Document:

^^^^^^^^^^^^^^^^

The Instalaza C90 is a 90 mm disposable, shoulder-fired and one-man operated rocket-propelled grenade launcher (RPG) which can be fitted with a VN38-C night vision device for full night combat capability. It is being used as an infantry-type weapon, with Instalaza also claiming it to be the, "lightest infantry weapons system in its class".

Variants
The following are variants produced by Instalaza:
 C90-CR (M3) – equipped with hollow-charge warhead of different types. Has armor penetration of 400 mm.
 C90-CR-RB (M3.5) and the C-90-CR-RB (M3) – equipped with hollow-charge warhead. Has armor penetration of 500 mm.
 C90-CR-AM (M3.5) – also has a shaped head charge, but with a special body that provides antipersonnel fragmentation
 C90-CR-FIM (M3.5) – contains more than 1.3 kg of red phosphorus composition, producing incendiary effects and smoke.
 C90-CR-BK (M3.5) – has a tandem warhead precursor for anti-bunker/building fortifications. The warhead pierces the walls and goes through the wall before it explodes inside the interior.
 C-90-CR-IN (M3) – is a training model with inert warhead.

^^^^^^^^^^^^^^^^

Recorded data:
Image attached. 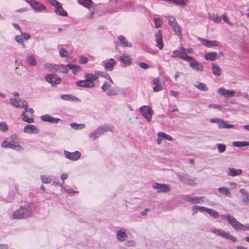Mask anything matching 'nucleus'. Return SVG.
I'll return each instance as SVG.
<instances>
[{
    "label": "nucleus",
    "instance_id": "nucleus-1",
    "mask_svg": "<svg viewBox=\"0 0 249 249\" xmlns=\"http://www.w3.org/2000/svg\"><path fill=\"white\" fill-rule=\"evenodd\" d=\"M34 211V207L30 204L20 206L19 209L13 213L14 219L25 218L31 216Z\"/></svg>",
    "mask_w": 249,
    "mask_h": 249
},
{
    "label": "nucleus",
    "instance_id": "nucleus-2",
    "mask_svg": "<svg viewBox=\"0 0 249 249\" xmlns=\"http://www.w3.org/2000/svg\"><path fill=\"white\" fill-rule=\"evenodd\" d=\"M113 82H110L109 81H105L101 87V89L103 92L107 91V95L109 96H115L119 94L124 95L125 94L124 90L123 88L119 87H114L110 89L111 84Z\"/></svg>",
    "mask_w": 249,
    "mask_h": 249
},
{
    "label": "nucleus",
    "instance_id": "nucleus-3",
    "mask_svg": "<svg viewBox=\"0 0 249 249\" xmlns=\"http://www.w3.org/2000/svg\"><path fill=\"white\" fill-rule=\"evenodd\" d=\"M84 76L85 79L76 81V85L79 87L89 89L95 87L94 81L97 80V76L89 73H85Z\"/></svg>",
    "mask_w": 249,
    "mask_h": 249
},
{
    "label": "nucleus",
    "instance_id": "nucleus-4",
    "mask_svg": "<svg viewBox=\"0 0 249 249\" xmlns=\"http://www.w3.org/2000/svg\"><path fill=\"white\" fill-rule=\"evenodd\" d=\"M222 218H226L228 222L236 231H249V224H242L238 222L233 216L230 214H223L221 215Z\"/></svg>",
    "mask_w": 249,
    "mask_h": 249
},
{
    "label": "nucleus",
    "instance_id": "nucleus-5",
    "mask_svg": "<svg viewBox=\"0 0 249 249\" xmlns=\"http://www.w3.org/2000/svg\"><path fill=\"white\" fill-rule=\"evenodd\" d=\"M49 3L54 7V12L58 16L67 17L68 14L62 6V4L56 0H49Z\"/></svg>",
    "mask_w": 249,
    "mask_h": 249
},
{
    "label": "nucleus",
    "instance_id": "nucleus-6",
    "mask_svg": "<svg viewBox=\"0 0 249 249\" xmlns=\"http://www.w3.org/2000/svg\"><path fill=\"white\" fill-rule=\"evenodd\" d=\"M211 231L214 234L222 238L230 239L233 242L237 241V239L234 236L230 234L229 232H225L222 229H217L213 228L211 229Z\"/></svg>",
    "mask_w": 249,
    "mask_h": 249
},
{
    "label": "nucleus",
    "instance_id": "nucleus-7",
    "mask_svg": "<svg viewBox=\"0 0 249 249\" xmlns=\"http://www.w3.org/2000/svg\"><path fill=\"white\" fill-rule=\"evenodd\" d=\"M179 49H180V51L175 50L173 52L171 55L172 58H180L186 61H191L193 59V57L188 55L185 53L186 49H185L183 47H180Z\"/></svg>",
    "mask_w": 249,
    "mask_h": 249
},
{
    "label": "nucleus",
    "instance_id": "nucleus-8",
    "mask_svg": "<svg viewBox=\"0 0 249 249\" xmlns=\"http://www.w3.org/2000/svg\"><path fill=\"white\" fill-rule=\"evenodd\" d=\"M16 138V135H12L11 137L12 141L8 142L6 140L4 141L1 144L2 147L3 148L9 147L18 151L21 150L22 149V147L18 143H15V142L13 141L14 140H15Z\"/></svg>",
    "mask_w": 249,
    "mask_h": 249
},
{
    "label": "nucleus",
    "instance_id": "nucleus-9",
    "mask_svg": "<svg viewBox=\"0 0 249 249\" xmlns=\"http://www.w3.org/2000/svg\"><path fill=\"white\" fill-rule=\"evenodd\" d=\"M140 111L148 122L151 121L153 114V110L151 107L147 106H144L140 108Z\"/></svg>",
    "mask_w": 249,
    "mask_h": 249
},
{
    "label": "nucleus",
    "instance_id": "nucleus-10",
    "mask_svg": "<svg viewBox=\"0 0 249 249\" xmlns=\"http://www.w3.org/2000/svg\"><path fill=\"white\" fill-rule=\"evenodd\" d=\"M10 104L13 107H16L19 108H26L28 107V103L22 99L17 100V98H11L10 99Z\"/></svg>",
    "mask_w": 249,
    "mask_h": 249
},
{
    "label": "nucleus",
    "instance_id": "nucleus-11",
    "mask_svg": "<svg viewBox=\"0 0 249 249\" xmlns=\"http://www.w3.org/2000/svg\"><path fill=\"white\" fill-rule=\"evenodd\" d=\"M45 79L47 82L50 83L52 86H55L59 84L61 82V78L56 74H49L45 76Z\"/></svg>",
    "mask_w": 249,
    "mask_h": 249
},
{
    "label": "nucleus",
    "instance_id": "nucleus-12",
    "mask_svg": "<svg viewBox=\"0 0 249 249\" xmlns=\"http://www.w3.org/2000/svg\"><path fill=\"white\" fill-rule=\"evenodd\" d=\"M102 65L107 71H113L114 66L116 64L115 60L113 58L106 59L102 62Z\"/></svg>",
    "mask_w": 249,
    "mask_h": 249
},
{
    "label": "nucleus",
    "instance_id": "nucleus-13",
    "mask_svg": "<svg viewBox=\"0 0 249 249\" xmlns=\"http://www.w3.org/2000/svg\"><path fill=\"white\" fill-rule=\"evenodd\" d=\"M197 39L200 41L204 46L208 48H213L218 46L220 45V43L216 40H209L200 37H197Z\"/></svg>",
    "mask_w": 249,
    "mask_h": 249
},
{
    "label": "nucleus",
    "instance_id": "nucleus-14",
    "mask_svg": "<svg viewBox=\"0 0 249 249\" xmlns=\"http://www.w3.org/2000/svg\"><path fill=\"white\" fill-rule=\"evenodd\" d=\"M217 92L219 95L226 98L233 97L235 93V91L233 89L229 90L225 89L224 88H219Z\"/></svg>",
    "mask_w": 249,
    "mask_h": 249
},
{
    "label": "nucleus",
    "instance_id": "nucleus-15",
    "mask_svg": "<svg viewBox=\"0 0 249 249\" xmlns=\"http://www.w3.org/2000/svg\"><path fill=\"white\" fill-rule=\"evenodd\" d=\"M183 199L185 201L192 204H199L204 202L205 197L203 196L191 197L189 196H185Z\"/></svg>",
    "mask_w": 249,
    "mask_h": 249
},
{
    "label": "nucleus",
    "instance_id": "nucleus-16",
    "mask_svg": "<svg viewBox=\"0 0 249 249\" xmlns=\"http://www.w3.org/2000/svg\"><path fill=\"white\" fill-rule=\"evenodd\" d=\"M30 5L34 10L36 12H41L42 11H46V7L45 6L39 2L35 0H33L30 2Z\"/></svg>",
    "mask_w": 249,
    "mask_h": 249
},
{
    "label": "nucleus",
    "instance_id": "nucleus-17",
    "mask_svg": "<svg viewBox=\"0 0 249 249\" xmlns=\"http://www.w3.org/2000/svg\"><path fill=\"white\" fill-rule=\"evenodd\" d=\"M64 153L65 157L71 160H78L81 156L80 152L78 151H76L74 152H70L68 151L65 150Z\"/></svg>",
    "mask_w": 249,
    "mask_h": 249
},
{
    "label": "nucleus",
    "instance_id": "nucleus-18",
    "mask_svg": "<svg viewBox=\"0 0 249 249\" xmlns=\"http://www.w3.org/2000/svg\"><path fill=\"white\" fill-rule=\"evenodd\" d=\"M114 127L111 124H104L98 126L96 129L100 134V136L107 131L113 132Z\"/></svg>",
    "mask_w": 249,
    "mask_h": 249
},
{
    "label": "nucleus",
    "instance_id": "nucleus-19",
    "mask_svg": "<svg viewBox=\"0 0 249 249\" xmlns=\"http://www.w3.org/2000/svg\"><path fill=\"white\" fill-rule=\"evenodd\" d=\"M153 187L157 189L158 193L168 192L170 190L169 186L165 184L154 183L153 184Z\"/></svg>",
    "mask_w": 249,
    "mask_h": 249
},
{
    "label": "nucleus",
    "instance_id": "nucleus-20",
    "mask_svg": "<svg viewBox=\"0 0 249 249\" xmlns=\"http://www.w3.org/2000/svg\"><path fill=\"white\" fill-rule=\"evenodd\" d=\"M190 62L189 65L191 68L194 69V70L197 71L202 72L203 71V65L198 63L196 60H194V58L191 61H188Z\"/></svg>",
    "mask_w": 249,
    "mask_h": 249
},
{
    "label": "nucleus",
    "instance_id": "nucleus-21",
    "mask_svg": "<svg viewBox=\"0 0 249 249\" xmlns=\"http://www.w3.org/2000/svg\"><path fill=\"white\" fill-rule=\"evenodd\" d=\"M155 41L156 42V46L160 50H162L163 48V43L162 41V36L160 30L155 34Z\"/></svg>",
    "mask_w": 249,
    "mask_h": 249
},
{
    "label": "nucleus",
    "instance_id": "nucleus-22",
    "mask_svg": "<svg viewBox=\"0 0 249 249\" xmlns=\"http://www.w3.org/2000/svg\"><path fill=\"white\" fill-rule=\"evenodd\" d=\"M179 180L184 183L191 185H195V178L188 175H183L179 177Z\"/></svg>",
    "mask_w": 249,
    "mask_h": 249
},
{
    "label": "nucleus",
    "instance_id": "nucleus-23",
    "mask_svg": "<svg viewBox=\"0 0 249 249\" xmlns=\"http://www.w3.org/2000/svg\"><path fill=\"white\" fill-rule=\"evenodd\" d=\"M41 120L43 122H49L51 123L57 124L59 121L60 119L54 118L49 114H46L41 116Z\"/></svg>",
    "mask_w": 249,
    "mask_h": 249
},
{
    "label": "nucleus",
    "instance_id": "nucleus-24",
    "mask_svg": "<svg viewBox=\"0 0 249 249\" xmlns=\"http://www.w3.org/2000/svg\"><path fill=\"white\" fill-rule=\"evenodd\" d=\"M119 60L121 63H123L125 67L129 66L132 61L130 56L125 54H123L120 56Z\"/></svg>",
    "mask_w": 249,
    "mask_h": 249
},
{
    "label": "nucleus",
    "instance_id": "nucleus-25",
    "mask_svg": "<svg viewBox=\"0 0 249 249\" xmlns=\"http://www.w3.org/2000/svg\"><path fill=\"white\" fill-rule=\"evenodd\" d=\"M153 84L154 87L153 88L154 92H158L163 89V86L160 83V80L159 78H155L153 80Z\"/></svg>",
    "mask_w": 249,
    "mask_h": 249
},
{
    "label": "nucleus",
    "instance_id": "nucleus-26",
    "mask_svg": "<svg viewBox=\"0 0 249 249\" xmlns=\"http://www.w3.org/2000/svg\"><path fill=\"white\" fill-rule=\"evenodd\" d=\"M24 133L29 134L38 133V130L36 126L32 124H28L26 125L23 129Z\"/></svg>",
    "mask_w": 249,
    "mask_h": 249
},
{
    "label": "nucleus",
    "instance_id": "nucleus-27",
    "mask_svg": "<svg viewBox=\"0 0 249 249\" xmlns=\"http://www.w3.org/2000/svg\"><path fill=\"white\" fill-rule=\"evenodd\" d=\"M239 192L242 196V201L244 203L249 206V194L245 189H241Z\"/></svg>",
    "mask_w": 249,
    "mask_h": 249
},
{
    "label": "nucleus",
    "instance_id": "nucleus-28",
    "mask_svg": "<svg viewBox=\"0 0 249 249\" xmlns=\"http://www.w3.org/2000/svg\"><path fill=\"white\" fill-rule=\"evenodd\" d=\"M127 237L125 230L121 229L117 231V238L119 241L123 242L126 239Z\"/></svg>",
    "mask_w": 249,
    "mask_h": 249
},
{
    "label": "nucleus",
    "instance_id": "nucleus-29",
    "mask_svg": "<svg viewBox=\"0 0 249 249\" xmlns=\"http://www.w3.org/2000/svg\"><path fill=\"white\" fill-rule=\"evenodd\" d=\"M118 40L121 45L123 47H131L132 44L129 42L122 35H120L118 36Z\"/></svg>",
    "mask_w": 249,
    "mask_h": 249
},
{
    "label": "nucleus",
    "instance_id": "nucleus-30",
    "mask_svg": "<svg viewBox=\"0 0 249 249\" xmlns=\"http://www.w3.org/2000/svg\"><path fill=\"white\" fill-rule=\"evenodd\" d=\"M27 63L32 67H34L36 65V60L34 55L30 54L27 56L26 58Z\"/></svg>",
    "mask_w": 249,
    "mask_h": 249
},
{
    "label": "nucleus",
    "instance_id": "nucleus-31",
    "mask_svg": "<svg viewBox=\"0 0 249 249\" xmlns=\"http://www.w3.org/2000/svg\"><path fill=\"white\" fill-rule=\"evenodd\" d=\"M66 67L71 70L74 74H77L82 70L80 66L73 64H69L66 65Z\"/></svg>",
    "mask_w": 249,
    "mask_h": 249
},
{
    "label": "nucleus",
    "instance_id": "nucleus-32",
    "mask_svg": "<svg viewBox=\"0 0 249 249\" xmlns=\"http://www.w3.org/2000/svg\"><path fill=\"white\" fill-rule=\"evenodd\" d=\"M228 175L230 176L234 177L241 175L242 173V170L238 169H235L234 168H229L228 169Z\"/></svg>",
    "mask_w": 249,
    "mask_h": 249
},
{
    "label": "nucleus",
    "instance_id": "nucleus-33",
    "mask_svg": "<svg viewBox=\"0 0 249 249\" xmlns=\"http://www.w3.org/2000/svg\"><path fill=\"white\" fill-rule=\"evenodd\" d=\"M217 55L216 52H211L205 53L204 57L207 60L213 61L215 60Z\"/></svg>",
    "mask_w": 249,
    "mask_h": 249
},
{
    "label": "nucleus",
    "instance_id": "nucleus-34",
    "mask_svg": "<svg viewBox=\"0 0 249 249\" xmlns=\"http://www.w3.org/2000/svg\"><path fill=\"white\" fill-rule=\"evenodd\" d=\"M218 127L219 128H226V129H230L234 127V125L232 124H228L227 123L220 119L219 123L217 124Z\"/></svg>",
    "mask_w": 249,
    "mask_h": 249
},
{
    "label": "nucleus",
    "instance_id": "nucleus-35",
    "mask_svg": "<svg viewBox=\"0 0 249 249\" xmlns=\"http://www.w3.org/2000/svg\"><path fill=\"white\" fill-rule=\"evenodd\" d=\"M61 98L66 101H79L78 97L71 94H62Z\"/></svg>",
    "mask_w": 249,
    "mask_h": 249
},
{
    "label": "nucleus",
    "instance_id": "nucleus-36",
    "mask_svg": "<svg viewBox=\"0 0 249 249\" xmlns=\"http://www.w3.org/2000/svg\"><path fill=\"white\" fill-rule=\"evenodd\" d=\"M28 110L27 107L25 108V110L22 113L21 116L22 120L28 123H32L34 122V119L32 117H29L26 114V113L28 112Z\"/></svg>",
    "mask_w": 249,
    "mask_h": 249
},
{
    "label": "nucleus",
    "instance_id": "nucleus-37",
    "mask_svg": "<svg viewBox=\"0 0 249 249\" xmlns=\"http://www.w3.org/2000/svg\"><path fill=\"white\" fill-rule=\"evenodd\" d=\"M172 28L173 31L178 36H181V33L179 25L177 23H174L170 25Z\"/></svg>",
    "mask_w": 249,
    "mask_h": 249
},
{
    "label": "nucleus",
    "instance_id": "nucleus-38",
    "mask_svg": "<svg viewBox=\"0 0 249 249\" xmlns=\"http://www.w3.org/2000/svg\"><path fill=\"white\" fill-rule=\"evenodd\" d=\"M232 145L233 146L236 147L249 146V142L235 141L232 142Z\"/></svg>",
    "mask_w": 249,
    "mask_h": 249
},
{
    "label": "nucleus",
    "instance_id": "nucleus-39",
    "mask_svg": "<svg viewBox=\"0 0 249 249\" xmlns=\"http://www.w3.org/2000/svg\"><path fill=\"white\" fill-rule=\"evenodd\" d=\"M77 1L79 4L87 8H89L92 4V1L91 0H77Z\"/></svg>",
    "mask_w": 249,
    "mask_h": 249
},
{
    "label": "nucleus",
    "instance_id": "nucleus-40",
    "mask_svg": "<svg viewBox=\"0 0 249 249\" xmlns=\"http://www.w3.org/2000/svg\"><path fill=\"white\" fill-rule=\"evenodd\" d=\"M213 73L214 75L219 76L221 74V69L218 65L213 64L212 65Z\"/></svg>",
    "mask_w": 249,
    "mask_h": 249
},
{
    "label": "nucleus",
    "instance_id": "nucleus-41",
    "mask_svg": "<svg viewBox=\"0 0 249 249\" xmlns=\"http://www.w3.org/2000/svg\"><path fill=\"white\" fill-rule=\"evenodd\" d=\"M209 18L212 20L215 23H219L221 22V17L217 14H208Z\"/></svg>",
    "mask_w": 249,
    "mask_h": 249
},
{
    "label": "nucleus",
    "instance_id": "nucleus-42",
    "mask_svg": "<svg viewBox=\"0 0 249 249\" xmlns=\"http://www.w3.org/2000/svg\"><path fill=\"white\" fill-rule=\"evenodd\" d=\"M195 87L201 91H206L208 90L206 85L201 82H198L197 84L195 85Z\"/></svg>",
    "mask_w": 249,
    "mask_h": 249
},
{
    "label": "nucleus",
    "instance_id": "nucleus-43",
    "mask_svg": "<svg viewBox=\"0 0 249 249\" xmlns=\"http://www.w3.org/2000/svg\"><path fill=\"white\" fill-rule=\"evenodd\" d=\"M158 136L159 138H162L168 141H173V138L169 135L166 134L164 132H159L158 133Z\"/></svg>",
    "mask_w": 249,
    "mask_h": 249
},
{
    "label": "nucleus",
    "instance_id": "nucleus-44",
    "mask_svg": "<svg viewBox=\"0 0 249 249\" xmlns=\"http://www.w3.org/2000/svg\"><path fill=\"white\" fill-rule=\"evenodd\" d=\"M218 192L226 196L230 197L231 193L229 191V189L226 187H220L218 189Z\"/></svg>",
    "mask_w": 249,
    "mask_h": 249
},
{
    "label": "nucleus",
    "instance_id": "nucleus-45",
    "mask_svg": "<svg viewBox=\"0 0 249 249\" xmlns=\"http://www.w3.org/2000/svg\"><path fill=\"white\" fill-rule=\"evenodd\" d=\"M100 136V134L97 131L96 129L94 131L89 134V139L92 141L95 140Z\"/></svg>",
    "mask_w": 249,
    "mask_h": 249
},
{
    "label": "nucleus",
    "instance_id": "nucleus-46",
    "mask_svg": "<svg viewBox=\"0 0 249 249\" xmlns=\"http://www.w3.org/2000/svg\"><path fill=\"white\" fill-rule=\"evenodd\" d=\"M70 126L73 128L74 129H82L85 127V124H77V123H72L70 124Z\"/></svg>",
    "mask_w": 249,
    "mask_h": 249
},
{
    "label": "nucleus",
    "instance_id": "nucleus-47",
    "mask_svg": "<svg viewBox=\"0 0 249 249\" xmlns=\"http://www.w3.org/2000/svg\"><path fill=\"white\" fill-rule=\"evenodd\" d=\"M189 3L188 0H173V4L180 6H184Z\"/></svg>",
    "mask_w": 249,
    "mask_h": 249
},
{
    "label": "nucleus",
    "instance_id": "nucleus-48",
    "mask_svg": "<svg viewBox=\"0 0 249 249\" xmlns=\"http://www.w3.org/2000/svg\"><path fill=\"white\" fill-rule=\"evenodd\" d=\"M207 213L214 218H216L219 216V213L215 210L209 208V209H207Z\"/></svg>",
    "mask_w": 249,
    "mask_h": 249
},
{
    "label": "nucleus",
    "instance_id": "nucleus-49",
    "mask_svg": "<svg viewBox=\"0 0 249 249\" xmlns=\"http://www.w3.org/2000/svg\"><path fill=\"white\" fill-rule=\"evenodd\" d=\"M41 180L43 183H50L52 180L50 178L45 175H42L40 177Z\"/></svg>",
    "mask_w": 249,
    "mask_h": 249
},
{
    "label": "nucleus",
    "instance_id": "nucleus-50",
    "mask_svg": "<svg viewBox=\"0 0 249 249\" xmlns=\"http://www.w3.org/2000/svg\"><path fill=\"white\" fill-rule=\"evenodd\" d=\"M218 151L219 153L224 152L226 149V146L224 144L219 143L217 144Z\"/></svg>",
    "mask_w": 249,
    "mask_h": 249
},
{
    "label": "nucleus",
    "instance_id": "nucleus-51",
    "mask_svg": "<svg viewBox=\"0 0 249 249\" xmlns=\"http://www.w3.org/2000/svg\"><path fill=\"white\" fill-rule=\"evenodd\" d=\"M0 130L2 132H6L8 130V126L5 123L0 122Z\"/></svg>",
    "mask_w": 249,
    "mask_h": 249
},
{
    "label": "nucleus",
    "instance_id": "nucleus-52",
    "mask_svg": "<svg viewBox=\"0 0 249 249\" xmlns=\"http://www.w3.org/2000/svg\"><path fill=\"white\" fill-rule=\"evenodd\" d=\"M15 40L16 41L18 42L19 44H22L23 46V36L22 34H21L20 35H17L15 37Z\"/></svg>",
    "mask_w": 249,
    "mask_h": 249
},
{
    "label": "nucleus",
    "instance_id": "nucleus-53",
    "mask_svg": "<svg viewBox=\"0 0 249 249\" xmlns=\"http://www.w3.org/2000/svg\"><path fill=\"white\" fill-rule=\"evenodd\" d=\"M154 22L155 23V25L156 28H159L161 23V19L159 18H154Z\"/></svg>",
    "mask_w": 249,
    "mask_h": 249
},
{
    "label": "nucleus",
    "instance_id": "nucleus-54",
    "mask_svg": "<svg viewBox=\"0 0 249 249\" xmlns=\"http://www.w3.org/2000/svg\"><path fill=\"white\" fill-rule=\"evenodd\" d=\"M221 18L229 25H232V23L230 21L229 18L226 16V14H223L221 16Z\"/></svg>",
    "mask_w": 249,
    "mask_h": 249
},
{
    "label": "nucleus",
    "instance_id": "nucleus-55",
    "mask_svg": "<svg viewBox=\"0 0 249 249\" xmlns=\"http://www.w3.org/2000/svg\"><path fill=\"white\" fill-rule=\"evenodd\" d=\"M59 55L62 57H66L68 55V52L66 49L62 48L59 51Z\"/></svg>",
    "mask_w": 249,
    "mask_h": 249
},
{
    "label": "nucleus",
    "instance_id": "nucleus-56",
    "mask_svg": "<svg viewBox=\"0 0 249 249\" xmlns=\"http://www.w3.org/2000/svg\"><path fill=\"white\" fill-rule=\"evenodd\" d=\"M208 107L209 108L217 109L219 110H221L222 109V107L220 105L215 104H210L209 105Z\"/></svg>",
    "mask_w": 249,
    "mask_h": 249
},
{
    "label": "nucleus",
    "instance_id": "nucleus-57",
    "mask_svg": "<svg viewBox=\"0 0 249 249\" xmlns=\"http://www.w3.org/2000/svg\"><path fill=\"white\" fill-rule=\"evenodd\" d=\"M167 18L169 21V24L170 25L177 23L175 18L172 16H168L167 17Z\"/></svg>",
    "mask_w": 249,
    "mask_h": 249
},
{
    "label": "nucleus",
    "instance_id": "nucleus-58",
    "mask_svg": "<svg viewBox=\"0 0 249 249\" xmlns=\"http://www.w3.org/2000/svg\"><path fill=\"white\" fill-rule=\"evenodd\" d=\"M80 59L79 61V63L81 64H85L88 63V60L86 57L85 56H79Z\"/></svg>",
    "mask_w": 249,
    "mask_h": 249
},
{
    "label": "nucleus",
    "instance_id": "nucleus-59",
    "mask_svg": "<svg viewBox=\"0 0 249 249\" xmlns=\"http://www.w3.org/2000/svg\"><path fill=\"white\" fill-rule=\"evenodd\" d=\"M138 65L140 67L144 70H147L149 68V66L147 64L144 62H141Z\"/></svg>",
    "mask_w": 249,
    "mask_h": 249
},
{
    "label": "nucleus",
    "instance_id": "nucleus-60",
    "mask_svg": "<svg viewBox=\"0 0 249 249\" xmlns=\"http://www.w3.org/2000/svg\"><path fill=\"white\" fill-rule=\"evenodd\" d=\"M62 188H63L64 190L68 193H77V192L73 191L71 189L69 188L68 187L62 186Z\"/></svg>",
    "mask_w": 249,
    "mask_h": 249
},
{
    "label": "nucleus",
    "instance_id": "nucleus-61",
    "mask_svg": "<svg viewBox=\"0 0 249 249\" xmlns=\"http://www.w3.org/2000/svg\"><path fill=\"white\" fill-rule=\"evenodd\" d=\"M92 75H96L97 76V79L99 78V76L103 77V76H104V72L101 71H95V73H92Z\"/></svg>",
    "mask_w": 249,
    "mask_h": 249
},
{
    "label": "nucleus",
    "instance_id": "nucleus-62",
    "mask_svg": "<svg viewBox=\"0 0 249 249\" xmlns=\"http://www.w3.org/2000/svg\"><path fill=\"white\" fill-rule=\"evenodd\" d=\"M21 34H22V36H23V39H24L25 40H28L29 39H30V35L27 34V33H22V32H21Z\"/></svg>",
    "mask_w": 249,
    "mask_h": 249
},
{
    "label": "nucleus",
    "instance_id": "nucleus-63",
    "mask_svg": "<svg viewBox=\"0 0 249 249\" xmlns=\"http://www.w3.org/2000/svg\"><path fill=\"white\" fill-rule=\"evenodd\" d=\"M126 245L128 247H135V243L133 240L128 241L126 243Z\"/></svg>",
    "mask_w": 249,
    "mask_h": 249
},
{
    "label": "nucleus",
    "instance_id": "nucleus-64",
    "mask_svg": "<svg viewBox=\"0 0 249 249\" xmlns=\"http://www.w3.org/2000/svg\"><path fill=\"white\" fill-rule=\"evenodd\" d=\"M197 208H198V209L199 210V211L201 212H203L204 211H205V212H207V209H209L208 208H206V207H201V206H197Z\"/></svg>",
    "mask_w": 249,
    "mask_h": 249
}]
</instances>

^^^^^^^^^^^^^^^^

Exercise:
Write the next part of the article on the Instalaza C90 launcher, starting right after its final line.

Result:
Operational history

2022 Russian invasion of Ukraine 
After the Russian invasion of Ukraine in 2022, the Spanish government, like other Western governments, sent Ukraine shipments of weapons, equipment, ammunition and vehicles, including numerous C90 grenade launchers. There are images of at least one Russian infantry fighting vehicle being destroyed by a C-90.

Users

Colombian Army

 
 Ecuadorian Army

 
 Salvadoran Army

Estonian Defence Forces.

Indonesian Army. In use with the infantry units and Special Forces. Versions C-90CR antiarmor, C-90-CR-RB (M3), C-90AM antipersonnel and C-90BK bunker buster.

Indian Army;  C-90-CR-RB (M3) only.
 
Royal Brunei Land Forces

Italian Army. In use with Special Forces. Versions C-90CR antiarmor, C-90AM antipersonnel and C-90BK bunker buster.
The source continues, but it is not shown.